The American Academy of Pediatrics report observed that although no one can be sure what academic skills children will need in tomorrow’s world, they will become more resilient adults by spending time with parents to learn character traits like honesty, generosity, decency, tenacity and compassion.

THE REAL PRIZE OF THE RACE IS LIFE EVERLASTING

Sports fans can be a rough and tumble group: shouting at players, arguing among themselves and fans from the other team, and sometimes it gets ugly. Emotions run hot for people who are dedicated to various professional sports teams. Even the Chicago Cubs have die-hard fans who are waiting for their chance to win the World Series since they last won it in 1908.

It’s difficult to maintain some kind of equilibrium on the sidelines when so much is at stake in a game. Put into proper perspective, that sounds, let’s say, “unrealistic,” to be charitable (or maybe “a little crazy” is better).

However, put into the context of parents as “fans” on the sidelines of their children’s sports, it becomes unbelievably clear that everyone should be reminded these children are playing a game.

I’ve seen parents so emotionally charged at the end of whatever game their children are playing that they take their outrage to the parking lot and sometimes embarrass not only themselves but also their children as well.

Shame on us as parents if we can’t find a way to cheer on a good player, no matter whether he/she is on our team or the opposing team. Healthy competition can be good, but once it travels beyond that, the coach should rein in the players; but the job of pulling parents back from the brink is murkier.

We all need to review our levels of enthusiasm for our children’s sports, especially if this is not his or her gift. Stop, take a deep breath and say a silent prayer before settling down to watch a game.

Often, school teams pray before games as a group, inviting spectators and players to join in the same prayer, not one in each camp trying to talk God into being on their side. They shake hands before the game and then again after it concludes.

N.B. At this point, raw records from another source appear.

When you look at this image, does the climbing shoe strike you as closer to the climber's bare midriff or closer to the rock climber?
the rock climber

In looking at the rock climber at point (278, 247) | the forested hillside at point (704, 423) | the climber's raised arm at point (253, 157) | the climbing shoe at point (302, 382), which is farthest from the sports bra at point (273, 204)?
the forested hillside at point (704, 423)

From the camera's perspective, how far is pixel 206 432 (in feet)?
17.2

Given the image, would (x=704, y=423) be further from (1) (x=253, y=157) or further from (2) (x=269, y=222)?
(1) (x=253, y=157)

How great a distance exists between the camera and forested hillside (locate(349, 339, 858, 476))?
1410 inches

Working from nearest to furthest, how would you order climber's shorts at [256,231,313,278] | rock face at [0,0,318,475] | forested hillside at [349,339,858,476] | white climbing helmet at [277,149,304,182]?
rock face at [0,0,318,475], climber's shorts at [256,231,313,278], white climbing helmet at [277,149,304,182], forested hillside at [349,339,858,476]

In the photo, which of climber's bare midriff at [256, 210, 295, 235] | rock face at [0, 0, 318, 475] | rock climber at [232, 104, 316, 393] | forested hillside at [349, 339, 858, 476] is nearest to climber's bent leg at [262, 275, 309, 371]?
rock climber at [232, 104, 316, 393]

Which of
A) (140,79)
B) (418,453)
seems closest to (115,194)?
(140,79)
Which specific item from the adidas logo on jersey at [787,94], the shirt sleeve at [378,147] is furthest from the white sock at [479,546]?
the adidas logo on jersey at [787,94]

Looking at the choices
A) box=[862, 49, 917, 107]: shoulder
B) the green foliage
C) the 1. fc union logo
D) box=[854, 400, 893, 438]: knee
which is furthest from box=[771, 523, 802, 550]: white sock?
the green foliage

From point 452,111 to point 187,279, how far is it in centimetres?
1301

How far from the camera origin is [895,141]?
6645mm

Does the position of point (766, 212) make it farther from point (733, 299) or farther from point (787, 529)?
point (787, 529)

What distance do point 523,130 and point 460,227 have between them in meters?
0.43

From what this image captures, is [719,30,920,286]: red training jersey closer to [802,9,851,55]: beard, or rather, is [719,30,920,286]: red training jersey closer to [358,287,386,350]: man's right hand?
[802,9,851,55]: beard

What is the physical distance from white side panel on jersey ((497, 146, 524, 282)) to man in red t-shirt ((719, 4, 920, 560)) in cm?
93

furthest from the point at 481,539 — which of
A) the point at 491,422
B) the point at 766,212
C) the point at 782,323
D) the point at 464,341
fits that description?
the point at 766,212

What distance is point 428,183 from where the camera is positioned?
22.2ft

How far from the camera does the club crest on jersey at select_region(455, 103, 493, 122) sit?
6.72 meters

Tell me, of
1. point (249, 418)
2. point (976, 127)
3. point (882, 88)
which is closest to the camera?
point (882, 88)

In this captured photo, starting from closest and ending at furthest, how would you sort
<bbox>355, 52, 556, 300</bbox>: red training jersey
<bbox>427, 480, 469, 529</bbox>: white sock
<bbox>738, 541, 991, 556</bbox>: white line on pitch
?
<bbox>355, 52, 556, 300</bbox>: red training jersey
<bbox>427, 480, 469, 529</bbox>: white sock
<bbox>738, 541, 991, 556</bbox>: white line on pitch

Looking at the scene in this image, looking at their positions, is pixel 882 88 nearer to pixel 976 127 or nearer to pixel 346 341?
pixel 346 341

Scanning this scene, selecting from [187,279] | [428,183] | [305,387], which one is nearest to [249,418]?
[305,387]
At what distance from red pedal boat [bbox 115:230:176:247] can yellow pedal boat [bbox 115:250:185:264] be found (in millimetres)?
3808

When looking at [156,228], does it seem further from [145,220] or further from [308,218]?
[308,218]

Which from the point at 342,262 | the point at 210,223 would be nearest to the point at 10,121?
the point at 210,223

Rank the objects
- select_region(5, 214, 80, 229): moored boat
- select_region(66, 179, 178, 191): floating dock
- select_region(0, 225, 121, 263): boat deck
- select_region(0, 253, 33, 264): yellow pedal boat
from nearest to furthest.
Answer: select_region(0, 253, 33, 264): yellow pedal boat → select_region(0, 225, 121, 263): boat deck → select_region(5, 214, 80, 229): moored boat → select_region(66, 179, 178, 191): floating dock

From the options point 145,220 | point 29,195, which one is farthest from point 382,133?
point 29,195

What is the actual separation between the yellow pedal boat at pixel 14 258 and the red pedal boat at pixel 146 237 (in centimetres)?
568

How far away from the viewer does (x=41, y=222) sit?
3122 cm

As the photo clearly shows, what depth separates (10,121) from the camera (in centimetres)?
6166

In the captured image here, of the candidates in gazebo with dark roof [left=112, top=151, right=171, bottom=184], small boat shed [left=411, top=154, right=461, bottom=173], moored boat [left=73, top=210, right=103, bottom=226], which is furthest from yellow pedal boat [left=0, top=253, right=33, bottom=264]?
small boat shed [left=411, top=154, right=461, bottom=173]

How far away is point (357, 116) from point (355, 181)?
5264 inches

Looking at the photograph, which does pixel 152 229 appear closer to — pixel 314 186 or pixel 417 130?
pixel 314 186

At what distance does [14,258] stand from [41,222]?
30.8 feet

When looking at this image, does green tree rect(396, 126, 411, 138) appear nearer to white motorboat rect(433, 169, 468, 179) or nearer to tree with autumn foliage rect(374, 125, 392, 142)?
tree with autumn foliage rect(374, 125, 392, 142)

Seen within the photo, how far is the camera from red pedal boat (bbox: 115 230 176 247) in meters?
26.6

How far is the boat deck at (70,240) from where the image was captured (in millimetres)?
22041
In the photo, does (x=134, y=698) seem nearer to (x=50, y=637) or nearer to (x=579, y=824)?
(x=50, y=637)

If we want our children to grow up respecting the rights of others, we have to take our outrage out of the game, away from the sports venues and introduce tolerance, civility and concern for everyone. It can happen; I’ve seen it, not often, but it does exist.
When enrolling children in school, it’s also time to reflect and pray about the best possible place for our children, a place that is safe and nurturing, with values and beliefs we hold dear.

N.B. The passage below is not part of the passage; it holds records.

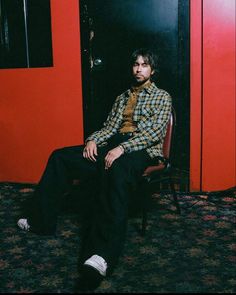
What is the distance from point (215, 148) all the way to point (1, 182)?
2.37 meters

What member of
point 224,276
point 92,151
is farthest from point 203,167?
point 224,276

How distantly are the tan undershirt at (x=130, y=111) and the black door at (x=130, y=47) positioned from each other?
1.91ft

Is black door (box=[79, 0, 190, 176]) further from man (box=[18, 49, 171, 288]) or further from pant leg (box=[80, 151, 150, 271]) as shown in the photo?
pant leg (box=[80, 151, 150, 271])

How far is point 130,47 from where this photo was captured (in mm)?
3449

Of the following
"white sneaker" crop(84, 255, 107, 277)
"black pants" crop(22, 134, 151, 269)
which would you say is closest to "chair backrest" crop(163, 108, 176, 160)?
"black pants" crop(22, 134, 151, 269)

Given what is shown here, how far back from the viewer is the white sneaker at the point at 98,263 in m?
1.99

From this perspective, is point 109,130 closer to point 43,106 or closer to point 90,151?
point 90,151

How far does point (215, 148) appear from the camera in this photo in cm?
346

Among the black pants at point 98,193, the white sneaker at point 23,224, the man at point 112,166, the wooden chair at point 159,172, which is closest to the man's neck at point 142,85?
the man at point 112,166

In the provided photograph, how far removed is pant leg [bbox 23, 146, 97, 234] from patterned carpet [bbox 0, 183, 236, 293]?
0.11 metres

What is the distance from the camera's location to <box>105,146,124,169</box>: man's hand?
2514mm

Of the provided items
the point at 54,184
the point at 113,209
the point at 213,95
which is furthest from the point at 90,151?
the point at 213,95

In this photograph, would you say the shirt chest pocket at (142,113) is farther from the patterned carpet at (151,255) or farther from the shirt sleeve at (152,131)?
the patterned carpet at (151,255)

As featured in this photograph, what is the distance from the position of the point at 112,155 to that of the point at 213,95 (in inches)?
53.1
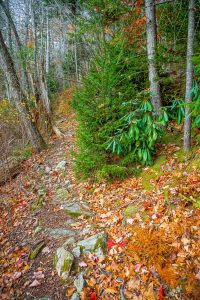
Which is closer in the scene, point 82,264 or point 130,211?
point 82,264

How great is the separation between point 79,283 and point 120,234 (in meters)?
0.95

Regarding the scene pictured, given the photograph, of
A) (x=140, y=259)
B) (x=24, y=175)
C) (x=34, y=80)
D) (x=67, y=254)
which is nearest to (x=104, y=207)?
(x=67, y=254)

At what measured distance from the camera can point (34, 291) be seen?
9.59ft

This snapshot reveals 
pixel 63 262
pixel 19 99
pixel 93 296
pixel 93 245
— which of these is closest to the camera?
pixel 93 296

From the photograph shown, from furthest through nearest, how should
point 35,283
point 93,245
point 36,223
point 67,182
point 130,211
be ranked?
point 67,182 → point 36,223 → point 130,211 → point 93,245 → point 35,283

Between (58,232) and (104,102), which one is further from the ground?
(104,102)

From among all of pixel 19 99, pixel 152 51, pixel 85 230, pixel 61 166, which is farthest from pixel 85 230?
pixel 19 99

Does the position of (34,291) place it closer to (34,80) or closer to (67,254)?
(67,254)

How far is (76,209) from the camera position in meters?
4.35

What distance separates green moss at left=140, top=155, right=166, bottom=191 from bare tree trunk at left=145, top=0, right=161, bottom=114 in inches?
47.7

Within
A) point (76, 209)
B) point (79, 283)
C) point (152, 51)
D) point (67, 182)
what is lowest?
point (79, 283)

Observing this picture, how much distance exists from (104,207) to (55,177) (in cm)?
240

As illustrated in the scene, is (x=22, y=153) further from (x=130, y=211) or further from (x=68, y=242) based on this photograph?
(x=130, y=211)

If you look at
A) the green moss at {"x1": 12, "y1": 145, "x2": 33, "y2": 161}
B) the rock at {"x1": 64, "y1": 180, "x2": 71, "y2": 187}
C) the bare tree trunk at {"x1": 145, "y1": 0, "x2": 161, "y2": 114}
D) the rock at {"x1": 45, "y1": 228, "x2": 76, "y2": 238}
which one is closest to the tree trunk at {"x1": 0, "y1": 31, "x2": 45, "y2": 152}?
the green moss at {"x1": 12, "y1": 145, "x2": 33, "y2": 161}
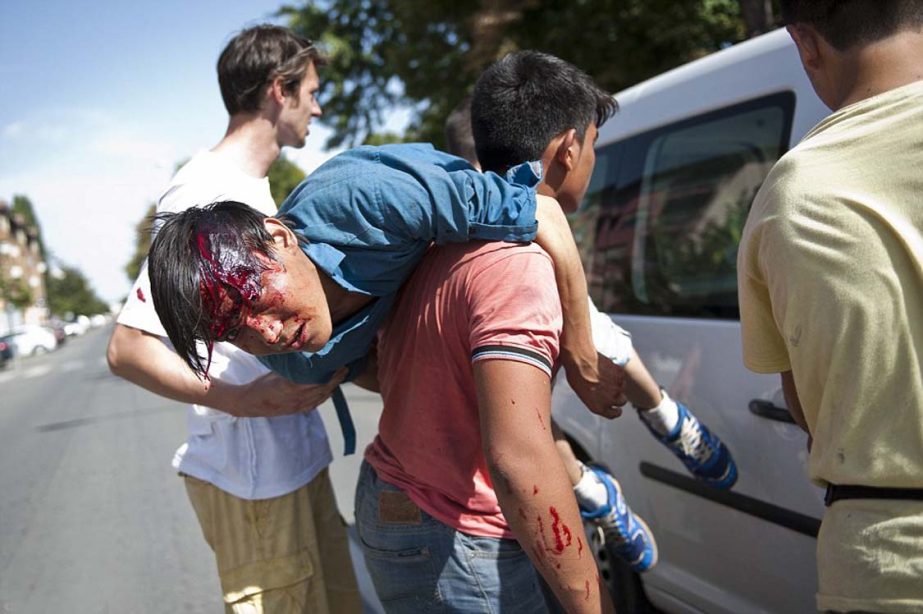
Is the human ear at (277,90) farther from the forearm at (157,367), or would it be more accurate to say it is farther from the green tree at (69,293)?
the green tree at (69,293)

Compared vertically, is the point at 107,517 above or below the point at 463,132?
below

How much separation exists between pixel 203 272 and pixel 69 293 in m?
100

For instance, some parents who enroll their children in small Catholic schools consider moving them to larger schools around fifth or sixth grade, not because of problems with teaching or learning but because sports teams begin to take on real meaning.
Idealistically or irrationally, some parents believe their children will be the next professional basketball, baseball or lacrosse players and should go to bigger schools with purportedly better teams. Those parents need to think about their children, not their visions of fame and fortune in the world of sports.

When my 5-foot-10 daughter was in high school, I saw a basketball scholarship in my future. Didn’t happen. She was not a highly motivated and rabidly competitive player. I settled for academic scholarships instead.

I also had less than complimentary thoughts about a coach who didn’t play her enough during a game. We all want what’s best for our children, and sometimes we become so wrapped up in our idea of what’s right, we’ve lost track of our children, their needs and capabilities versus our expectations and demands. I let it go, and we all moved on.

St. Paul exhorted the Corinthians: “Do you not know that runners in the stadium all run in the race, but only one wins the prize? Run so as to win” (1 Cor 9:24).

But he was talking about winning everlasting life rather than a transient prize won for a particular race. Our “race” takes a lifetime of faith and practice so that we can win the real prize of everlasting life.

Liz Quirin is editor of The Messenger, the newspaper of the Diocese of Belleville, Ill.